Re: [PATCH 1/7] xfs: create a big array data structure

[Date Prev][Date Next][Thread Prev][Thread Next][Date Index][Thread Index]

 



On Fri, Jul 28, 2023 at 04:10:51AM +0100, Matthew Wilcox wrote:
> On Thu, Jul 27, 2023 at 03:25:35PM -0700, Darrick J. Wong wrote:
> > diff --git a/fs/xfs/scrub/trace.h b/fs/xfs/scrub/trace.h
> > index 7418d6c60056a..0b9e781840f37 100644
> > --- a/fs/xfs/scrub/trace.h
> > +++ b/fs/xfs/scrub/trace.h
> > @@ -16,6 +16,9 @@
> >  #include <linux/tracepoint.h>
> >  #include "xfs_bit.h"
> >  
> > +struct xfile;
> > +struct xfarray;
> 
> You dereference both a struct xfile and a struct xfarray.  Seems like
> you don't need these declarations?

I suppose not.

> > +/* Compute array index given an xfile offset. */
> > +static xfarray_idx_t
> > +xfarray_idx(
> > +	struct xfarray	*array,
> > +	loff_t		pos)
> > +{
> > +	if (array->obj_size_log >= 0)
> > +		return (xfarray_idx_t)pos >> array->obj_size_log;
> > +
> > +	return div_u64((xfarray_idx_t)pos, array->obj_size);
> 
> If xfarray_idx_t is smaller than an loff_t, this will truncate pos,
> which isn't what you want.

typedef uint64_t              xfarray_idx_t;

This won't be smaller than loff_t until you port Linux to 128-bit
integers in 2028.

> > +/* Compute xfile offset of array element. */
> > +static inline loff_t xfarray_pos(struct xfarray *array, xfarray_idx_t idx)
> > +{
> > +	if (array->obj_size_log >= 0)
> > +		return idx << array->obj_size_log;
> > +
> > +	return idx * array->obj_size;
> 
> Likewise, you need to promote idx to loff_t before shifting/multiplying.
> 
> > +static inline bool
> > +xfarray_is_unset(
> > +	struct xfarray	*array,
> > +	loff_t		pos)
> > +{
> > +	void		*temp = xfarray_scratch(array);
> > +	int		error;
> > +
> > +	if (array->unset_slots == 0)
> > +		return false;
> > +
> > +	error = xfile_obj_load(array->xfile, temp, array->obj_size, pos);
> > +	if (!error && xfarray_element_is_null(array, temp))
> > +		return true;
> > +
> > +	return false;
> 
> Wouldn't this be clearer as:
> 
> 	return !error && xfarray_element_is_null(array, temp);

<shrug> don't care either way.

	if (error)
		return false;
	return xfarray_element_is_null(...);

> > +int
> > +xfarray_store_anywhere(
> > +	struct xfarray	*array,
> > +	const void	*ptr)
> > +{
> > +	void		*temp = xfarray_scratch(array);
> > +	loff_t		endpos = xfarray_pos(array, array->nr);
> > +	loff_t		pos;
> > +	int		error;
> > +
> > +	/* Find an unset slot to put it in. */
> > +	for (pos = 0;
> > +	     pos < endpos && array->unset_slots > 0;
> > +	     pos += array->obj_size) {
> > +		error = xfile_obj_load(array->xfile, temp, array->obj_size,
> > +				pos);
> > +		if (error || !xfarray_element_is_null(array, temp))
> > +			continue;
> > +
> > +		error = xfile_obj_store(array->xfile, ptr, array->obj_size,
> > +				pos);
> > +		if (error)
> > +			return error;
> > +
> > +		array->unset_slots--;
> > +		return 0;
> > +	}
> 
> ... how often is this called?  This seems like it might be slow.
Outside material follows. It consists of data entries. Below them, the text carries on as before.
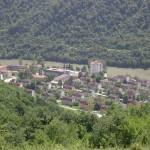 Naselje Vitkovici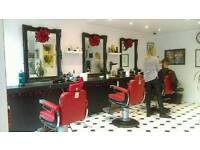 Barber wanted for busy shop Ashley Cross Green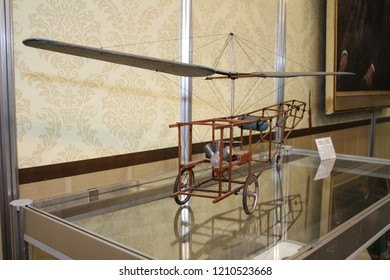 Moscow - September 29, 2012: Model of a single-screw helicopter B.N. Yuriev 1912 at the international largest exhibition of vintage cars and technical Antiques. Public-event.
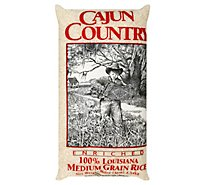Cajun Country Rice Medium Grain - 10 Lb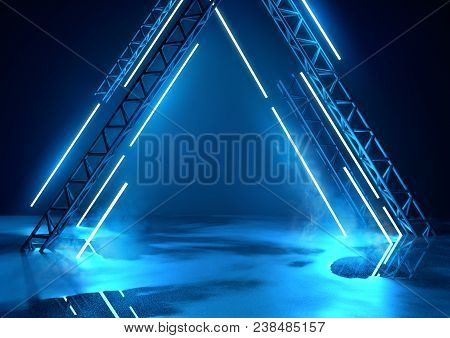 Futuristic Glowing Neon Stage In Blue. Concert Background With Product Placement Platform. 3d Illust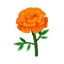 Ev flower 024 002140.png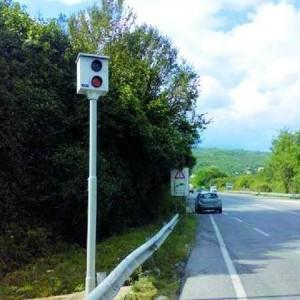 Imola, in arrivo nuovi autovelox sulla via Emilia.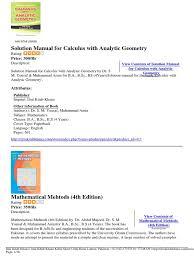 100 pdf introduction to discrete mathematics solutions 5th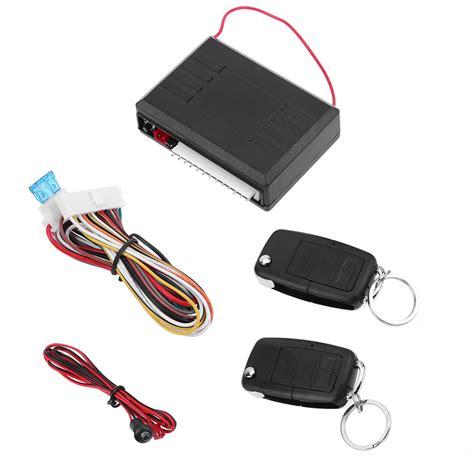 Alarm Mobil Universal Automotif universal car alarm systems 12v auto remote central kit door lock locking vehicle keyless entry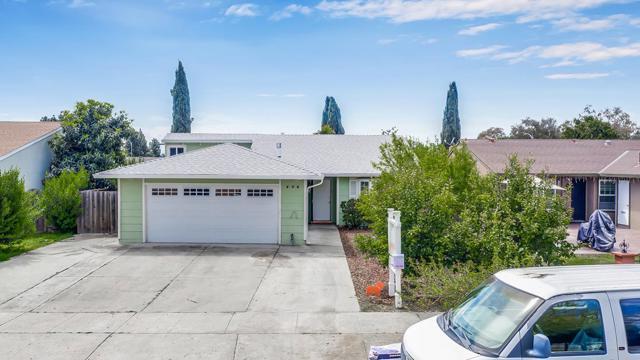 695 Webster Drive, San Jose, CA 95133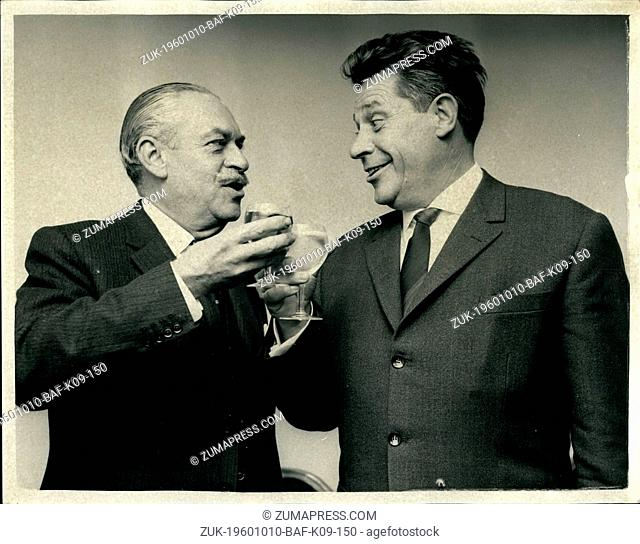 Oct. 10, 1960 - Spy and Captor meet again after Eighteen Years: A top German spy and the British intelligence man who caught him met again today for the first...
It's used in the refcount btree rebuilder patch, when it's trying to
stack rmaps to compute the refcount of a given extent from the number of
rmaps it's collected for that extent.

(Eventually I replace the xfarray with an indexed btree to eliminate the
linear searching, but that won't happen until the part 2 of part 1
because I decided to send only the first 51 of 209 patches.)

> > +	/*
> > +	 * Call SEEK_DATA on the last byte in the record we're about to read.
> > +	 * If the record ends at (or crosses) the end of a page then we know
> > +	 * that the first byte of the record is backed by pages and don't need
> > +	 * to query it.  If instead the record begins at the start of the page
> > +	 * then we know that querying the last byte is just as good as querying
> > +	 * the first byte, since records cannot be larger than a page.
> > +	 *
> > +	 * If the call returns the same file offset, we know this record is
> > +	 * backed by real pages.  We do not need to move the cursor.
> > +	 */
> 
> Clever.
> 
> > +ssize_t
> > +xfile_pread(
> > +	struct xfile		*xf,
> > +	void			*buf,
> > +	size_t			count,
> > +	loff_t			pos)
> > +{
> > +	struct inode		*inode = file_inode(xf->file);
> > +	struct address_space	*mapping = inode->i_mapping;
> > +	struct page		*page = NULL;
> > +	ssize_t			read = 0;
> > +	unsigned int		pflags;
> > +	int			error = 0;
> > +
> > +	if (count > MAX_RW_COUNT)
> > +		return -E2BIG;
> > +	if (inode->i_sb->s_maxbytes - pos < count)
> > +		return -EFBIG;
> > +
> > +	trace_xfile_pread(xf, pos, count);
> > +
> > +	pflags = memalloc_nofs_save();
> 
> Should we be calling this here, or should this be done by the caller?
> Presumably it's the current caller that can't stand reclaim starting?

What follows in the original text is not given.